▸ Data records
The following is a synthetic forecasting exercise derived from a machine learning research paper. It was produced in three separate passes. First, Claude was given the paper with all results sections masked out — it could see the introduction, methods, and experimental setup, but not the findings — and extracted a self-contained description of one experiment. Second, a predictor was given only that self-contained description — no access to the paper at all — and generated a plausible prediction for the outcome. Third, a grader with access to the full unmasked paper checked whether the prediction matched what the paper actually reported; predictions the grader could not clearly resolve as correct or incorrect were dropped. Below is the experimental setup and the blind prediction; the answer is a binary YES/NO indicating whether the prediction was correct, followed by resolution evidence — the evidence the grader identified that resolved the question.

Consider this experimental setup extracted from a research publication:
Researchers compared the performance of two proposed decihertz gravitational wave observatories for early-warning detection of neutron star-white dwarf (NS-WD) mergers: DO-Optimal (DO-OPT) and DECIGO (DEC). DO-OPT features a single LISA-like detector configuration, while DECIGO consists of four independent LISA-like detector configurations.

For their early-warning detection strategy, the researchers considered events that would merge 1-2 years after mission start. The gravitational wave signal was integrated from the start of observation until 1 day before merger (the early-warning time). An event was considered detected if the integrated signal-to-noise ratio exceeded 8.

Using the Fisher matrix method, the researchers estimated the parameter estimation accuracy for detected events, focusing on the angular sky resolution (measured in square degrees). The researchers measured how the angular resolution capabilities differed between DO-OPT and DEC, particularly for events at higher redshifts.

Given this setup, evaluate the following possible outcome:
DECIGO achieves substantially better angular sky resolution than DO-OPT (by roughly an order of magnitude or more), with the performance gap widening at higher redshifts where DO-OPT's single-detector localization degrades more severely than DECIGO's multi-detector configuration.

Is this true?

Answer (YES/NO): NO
==
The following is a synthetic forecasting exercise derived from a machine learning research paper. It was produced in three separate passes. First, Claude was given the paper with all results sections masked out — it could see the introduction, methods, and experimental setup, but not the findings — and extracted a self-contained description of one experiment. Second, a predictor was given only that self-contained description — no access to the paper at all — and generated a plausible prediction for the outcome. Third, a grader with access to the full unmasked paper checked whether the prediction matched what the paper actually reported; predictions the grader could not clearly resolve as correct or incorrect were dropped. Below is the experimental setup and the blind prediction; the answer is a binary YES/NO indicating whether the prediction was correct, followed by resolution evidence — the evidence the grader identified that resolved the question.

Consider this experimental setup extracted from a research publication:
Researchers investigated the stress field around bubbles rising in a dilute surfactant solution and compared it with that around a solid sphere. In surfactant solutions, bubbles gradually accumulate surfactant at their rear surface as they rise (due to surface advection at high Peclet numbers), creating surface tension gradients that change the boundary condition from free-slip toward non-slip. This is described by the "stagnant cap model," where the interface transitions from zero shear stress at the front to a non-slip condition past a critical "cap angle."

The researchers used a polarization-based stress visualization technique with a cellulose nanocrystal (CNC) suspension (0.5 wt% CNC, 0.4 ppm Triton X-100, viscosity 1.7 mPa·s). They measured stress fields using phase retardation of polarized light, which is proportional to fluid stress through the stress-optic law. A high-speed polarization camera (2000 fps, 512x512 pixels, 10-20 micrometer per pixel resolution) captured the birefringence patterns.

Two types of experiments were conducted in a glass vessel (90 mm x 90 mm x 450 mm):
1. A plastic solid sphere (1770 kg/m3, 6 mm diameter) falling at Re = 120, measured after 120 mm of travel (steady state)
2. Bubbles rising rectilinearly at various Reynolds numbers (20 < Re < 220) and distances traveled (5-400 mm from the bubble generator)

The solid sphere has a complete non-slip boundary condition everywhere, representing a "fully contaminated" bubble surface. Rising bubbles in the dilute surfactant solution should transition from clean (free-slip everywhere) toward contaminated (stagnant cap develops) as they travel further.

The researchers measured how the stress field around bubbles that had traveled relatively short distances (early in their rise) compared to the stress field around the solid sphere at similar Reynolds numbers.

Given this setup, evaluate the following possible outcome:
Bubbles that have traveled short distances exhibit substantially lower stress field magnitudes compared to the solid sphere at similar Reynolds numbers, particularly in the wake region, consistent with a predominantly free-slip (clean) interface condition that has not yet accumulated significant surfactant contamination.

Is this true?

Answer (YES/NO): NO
---
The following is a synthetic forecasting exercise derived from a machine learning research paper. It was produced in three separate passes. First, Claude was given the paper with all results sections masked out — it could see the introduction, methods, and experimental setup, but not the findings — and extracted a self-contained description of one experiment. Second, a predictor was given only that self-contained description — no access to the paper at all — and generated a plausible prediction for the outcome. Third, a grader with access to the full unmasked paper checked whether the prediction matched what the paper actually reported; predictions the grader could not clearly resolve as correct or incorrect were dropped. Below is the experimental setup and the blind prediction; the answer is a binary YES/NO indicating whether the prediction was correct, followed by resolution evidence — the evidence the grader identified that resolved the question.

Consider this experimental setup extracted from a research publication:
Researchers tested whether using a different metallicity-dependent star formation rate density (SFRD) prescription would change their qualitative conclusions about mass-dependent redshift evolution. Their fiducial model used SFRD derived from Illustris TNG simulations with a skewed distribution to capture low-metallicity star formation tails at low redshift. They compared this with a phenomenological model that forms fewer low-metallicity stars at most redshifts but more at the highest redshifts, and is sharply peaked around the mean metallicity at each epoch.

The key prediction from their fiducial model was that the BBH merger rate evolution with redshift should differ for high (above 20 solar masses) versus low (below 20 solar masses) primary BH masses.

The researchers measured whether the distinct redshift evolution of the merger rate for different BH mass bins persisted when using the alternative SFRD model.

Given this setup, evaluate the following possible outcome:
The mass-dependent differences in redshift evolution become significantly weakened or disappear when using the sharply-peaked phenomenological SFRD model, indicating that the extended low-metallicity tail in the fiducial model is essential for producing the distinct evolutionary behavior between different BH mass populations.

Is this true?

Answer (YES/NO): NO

▸ Task details
Find how many lines in the records contain the string "change", then give the number alone.

▸ Response area
2